IL-18, ASC, and iNOS mRNA
There were no significant intra-individual changes over time or inter-individual group differences over time in IL-18 mRNA (Figure 2). There were significant differences in ASC mRNA expression between control group and exercise group (Figure 2) at 3 months (14.95 ± 2.5 vs. 8.46 ± 1.3, respectively; t=2.27; p=.027) and at 6 months (11.60 ± 3.1 vs. 6.32 ± 1.0, respectively; t=2.24, p=.029), but not at baseline (10.87 ± 2.2 vs. 9.00 ± 2.0, respectively; t=0.55, p=.58). For the exercise group, there were within-group changes in ASC mRNA from baseline to 3 months (t=−3.01; p=.004), from baseline to 6 months (t=−3.21; p=.002), and from 3 months to 6 months (t=4.82; p=.001). There were significant group differences in iNOS mRNA expression between control group at exercise group at 6 months (2.78 ± 0.2 vs. 1.72 ± 0.2; t=3.51, p=.001), but not at baseline or 3 months (Figure 2). Within the control group, there was a significant drop in iNOS mRNA expression from baseline to 3 months (t=2.33, p=.02), but the values returned to baseline levels at 6 months (baseline to 6 months: t=−0.45, p=.65; 3 months to 6 months: t=−0.31, p=.003). There were significant within-group iNOS mRNA changes for the exercise group from baseline to 3 months (t=3.32, p=.002), which remained significant at 6 months (t=2.65, p=.011).

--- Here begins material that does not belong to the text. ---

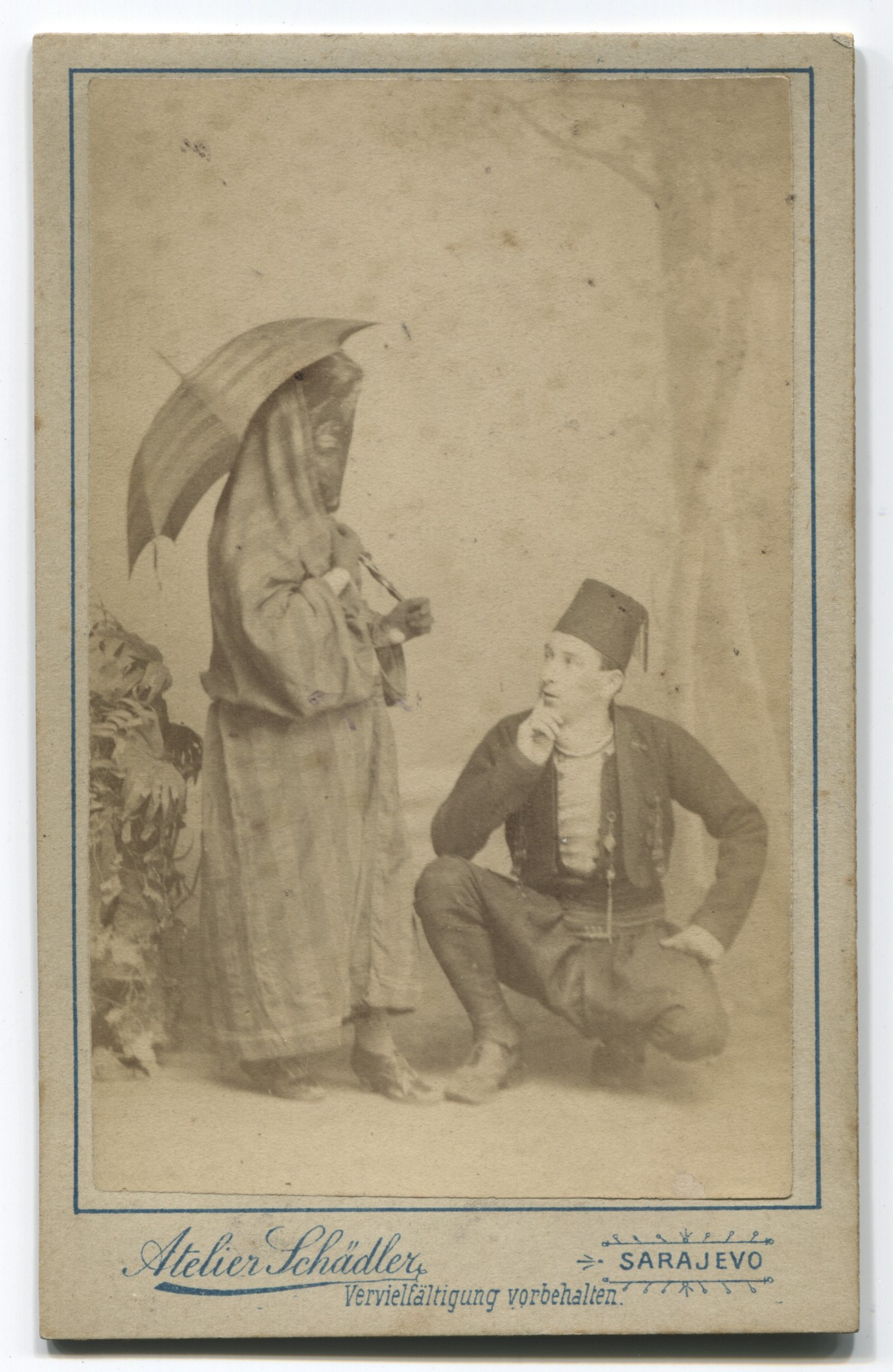 Souvenir card depicting a Muslim woman and man, © Museum of City of Sarajevo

ASC mRNA was negatively associated with mean percent ASC methylation at baseline (r=−.97, p=.001), 3 months (r=−.90, p=.01), and 6 months (r=−.89, p=.001) and was positively associated with plasma IL-1β levels at baseline (r=.39, p=.003), 3 months (r=.48, p=.004), and 6 months (r=.42, p=.02). iNOS mRNA was positively related to plasma IL-1β levels at baseline (r=.72, p=.001) and 6 months (r=.84, p=.001) and was negatively associated with mean percent ASC methylation at baseline (r=−.34, p=.011) and 6 months (r=−.45, p=.015). We hypothesized that increased ASC methylation would be related to decreased iNOS expression caused by a decrease in IL-1β. Due to the multicollinearity between ASC methylation, iNOS mRNA, and IL-1β, we tested a mediation model in which IL-1β mediates the relationship between ASC methylation and iNOS mRNA expression. There was a significant indirect effect of ASC methylation on iNOS mRNA expression via IL-1β at baseline (effect −0.62, 95% CI [−1.15, −0.41]) and 6 months (effect −0.23, 95% CI [−0.80, −0.04].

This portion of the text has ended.